Partiamo senza troppi ambagi: l’ultima fatica dei britannici The 1975 riesce a combinare il peggio e il meglio della band britannica. Tra gli aspetti positivi, sicuramente la durata: “Being Funny In A Foreign Language” è il loro disco più breve, snello e compatto e le sfilacciature concesse all’ego di Matt Healy sono limitate entro un perimetro artistico accettabile, laddove nel
lavoro precedente le sbrodolature e le lungaggini velleitarie richiedevano un’eccessiva attenzione all’ascoltatore. Il miracolo è sicuramente opera di Jack Antonoff, che ha inoltre ammantato ogni singola
traccia-polaroid di una filigrana vintage in grado di creare un
fil-rouge anche tra i brani più confusionari; d’altro canto, però, occorre segnalare che spesso il mix delle tracce vocali risulta basso rispetto agli strumenti, il che spinge alcuni brani verso una discrasia tra l’immediatezza della scrittura originaria e una patina sovrascritta che fa sembrare tutto meno sincero di quel che ci si aspetterebbe.
Facendo proprio l’ordine
nestoriano, non sorprende che “Being Funny In A Foreign Language” funzioni meglio nei due poli dell’album: la parte iniziale e quella finale. Nell’
opener “The 1975”, tra le migliori del lotto, Healy, pur se col consueto piglio autoreferenziale (“Whimsical, political/ Liberal, with young people as collateral”) volge il suo sguardo di trentatreenne alle generazioni più giovani, come d’altronde aveva già fatto nel lavoro precedente, che si apriva con uno
spoken-word di Greta Thunberg.
Funzionano anche l’appiccicosa “Happiness”, “Looking For Somebody (To Love)”, venata da reminescenze 80's e incentrata sulla mascolinità tossica - tema da sempre caro a Healy - e “Part Of The Band”, che raccoglie da
Bleachers e
Bon Iver, mentre il testo oscilla tra ottimi guizzi (“Or am I just some post-coke, average, skinny bloke/ Calling his ego imagination?”) e momenti meno convincenti (“Cumming to her lookalikes/ I can't get the language right”).

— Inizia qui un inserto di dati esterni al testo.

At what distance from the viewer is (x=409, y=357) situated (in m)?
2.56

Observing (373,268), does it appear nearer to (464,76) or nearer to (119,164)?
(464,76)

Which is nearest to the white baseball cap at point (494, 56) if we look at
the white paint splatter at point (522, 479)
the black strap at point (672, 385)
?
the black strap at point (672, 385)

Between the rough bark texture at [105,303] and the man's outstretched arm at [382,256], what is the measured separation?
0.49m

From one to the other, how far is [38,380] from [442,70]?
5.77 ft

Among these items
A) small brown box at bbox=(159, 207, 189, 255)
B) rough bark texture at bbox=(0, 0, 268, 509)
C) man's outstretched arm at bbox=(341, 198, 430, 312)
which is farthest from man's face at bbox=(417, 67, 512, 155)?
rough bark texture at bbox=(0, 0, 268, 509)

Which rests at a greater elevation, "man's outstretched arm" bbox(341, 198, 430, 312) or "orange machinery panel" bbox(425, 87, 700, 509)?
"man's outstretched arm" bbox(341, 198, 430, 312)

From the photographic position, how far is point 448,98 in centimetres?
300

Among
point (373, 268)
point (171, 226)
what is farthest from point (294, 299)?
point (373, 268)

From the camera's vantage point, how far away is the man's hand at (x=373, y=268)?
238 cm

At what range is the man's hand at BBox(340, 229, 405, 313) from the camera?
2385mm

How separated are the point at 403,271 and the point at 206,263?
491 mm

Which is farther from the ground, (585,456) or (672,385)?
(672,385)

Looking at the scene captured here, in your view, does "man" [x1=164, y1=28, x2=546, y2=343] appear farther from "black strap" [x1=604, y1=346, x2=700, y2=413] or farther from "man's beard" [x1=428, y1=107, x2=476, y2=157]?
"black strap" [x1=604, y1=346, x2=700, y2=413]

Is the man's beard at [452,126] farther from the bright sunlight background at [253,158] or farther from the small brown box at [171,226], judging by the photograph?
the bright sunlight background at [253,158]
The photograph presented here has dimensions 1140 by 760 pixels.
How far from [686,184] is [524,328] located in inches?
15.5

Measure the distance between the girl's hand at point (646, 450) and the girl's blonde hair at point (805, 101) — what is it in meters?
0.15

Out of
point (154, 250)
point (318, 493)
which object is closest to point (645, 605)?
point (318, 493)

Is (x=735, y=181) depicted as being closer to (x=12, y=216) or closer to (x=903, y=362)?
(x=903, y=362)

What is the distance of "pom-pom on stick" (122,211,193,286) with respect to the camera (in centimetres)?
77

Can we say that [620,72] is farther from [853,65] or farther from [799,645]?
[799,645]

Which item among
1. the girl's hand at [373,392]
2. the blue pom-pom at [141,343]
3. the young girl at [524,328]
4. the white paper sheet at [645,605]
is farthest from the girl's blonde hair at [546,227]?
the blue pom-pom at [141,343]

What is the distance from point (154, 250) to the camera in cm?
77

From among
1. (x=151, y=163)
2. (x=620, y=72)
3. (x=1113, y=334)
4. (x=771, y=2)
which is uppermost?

La parte centrale, come s’è detto, è quella in cui l’album scricchiola. “I’m In Love With You” è così smaccatamente orecchiabile da diventare, all’ennesima ripetizione di ritornello, finanche urticante. Un altro grosso
vulnus è che nelle strofe si può agilmente rintracciare “If You’re Too Shy (Let Me Know)”, singolo del precedente disco.
“Being Funny In A Foreign Language” non è scevro della consueta pretenziosità della band britannica, riscontrabile soprattutto nelle due ballate centrali ivi presenti: sia “All I Need To Hear” che “Human Too” fiancheggiano pericolosamente soul e jazz e, tra uno stereotipo e l’altro su fama e solitudine e un po’ di sano romanticismo spicciolo, perdono un’occasione preziosa per arricchire il
sound design del disco. In “Human Too”, Healy sfoggia invero un ottimo falsetto ma, con un’impalcatura ritmica così esile, il rischio di sembrare un James Morrison poco ispirato è ancora alto.
Sorprende, piuttosto, sul finale, “About You”, che spezza il didascalismo dei brani precedenti per abbracciare un delizioso abbrivo
dream-pop frutto del duetto con Carly Holt e, soprattutto, dell’arrangiamento di
Warren Ellis, partner storico di
Nick Cave.
Nel complesso “Being Funny In A Foreign Language”, tra momenti ispirati e solite paraculate, è un disco che vuole dire qualcosa e che potrebbe fungere da spartiacque nella carriera, fin qui non troppo incisiva, della band britannica. I presupposti ci sono, ancora una volta, tutti, ma un ulteriore sforzo è necessario.